**Given information**.

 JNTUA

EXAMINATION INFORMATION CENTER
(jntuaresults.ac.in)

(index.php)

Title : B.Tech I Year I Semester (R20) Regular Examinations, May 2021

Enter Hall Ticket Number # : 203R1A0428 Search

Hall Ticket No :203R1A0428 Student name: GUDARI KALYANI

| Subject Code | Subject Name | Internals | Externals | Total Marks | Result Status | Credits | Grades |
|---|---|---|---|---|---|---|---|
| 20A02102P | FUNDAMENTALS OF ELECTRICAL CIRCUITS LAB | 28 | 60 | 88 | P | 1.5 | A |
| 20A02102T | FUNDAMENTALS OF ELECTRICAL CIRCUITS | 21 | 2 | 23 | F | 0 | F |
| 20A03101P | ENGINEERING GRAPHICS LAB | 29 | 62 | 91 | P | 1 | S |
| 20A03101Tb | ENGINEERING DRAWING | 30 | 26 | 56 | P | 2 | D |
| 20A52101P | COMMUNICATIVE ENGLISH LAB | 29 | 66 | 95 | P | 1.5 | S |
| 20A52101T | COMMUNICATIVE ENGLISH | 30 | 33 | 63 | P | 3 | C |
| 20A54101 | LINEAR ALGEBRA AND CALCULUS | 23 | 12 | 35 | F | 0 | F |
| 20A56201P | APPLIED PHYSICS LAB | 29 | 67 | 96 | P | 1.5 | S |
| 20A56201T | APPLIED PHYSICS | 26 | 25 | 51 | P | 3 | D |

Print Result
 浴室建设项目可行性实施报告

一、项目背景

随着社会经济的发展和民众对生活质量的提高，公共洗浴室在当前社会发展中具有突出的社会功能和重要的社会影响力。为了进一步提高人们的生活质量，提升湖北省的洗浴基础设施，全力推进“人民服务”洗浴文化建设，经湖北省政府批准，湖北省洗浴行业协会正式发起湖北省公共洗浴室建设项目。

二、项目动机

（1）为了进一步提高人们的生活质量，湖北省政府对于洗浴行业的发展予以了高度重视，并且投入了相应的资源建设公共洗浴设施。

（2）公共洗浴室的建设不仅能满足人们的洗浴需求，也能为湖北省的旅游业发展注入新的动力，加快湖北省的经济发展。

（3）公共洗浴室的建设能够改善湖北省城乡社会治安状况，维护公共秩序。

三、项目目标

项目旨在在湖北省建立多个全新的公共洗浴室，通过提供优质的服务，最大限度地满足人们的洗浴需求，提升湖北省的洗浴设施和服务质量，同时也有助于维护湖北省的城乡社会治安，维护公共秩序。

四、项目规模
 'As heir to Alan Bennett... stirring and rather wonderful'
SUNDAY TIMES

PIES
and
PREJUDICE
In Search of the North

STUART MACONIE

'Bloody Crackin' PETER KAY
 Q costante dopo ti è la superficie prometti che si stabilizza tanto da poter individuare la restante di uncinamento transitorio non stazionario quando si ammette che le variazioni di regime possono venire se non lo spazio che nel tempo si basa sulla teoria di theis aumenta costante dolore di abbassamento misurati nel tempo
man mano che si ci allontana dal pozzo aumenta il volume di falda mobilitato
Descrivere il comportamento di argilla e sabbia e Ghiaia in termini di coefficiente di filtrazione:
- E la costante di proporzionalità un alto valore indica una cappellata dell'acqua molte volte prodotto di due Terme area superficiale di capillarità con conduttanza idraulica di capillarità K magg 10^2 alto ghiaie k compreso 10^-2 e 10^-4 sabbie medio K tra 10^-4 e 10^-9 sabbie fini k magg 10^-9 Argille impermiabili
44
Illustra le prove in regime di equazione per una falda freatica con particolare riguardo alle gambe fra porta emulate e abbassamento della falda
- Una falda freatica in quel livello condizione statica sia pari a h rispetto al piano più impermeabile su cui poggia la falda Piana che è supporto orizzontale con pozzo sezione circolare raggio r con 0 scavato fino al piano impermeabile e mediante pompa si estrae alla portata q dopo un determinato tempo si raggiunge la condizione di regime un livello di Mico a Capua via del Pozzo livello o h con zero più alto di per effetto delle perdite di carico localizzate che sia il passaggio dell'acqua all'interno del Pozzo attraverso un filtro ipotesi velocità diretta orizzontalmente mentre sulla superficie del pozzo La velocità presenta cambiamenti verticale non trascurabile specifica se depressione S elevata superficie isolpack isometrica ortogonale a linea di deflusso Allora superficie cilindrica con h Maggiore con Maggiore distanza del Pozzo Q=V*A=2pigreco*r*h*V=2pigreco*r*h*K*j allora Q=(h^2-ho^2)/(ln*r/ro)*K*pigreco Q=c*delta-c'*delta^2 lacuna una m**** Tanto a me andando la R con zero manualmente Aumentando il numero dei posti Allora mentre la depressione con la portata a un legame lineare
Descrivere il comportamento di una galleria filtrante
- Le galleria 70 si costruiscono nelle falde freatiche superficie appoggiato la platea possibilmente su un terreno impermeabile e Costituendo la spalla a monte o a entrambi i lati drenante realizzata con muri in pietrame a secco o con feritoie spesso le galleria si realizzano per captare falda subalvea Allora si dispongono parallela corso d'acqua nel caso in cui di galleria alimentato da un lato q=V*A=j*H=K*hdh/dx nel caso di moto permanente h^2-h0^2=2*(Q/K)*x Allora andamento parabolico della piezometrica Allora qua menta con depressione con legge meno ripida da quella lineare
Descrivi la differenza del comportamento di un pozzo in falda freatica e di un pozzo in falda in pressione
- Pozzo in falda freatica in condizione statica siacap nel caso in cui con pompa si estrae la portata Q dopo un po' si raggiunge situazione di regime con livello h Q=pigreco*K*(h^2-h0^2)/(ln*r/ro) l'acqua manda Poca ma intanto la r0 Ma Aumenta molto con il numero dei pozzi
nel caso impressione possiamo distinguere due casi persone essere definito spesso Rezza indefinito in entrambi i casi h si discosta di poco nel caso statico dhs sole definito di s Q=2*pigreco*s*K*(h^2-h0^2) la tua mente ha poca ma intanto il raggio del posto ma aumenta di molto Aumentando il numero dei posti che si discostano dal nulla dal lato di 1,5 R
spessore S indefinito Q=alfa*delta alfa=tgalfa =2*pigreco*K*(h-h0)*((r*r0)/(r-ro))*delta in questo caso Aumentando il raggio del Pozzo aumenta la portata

**Description of the task**. Pull every line containing "Hall" out of the entries.

**Solution to the problem**.
Enter Hall Ticket Number # : 203R1A0428 Search
Hall Ticket No :203R1A0428 Student name: GUDARI KALYANI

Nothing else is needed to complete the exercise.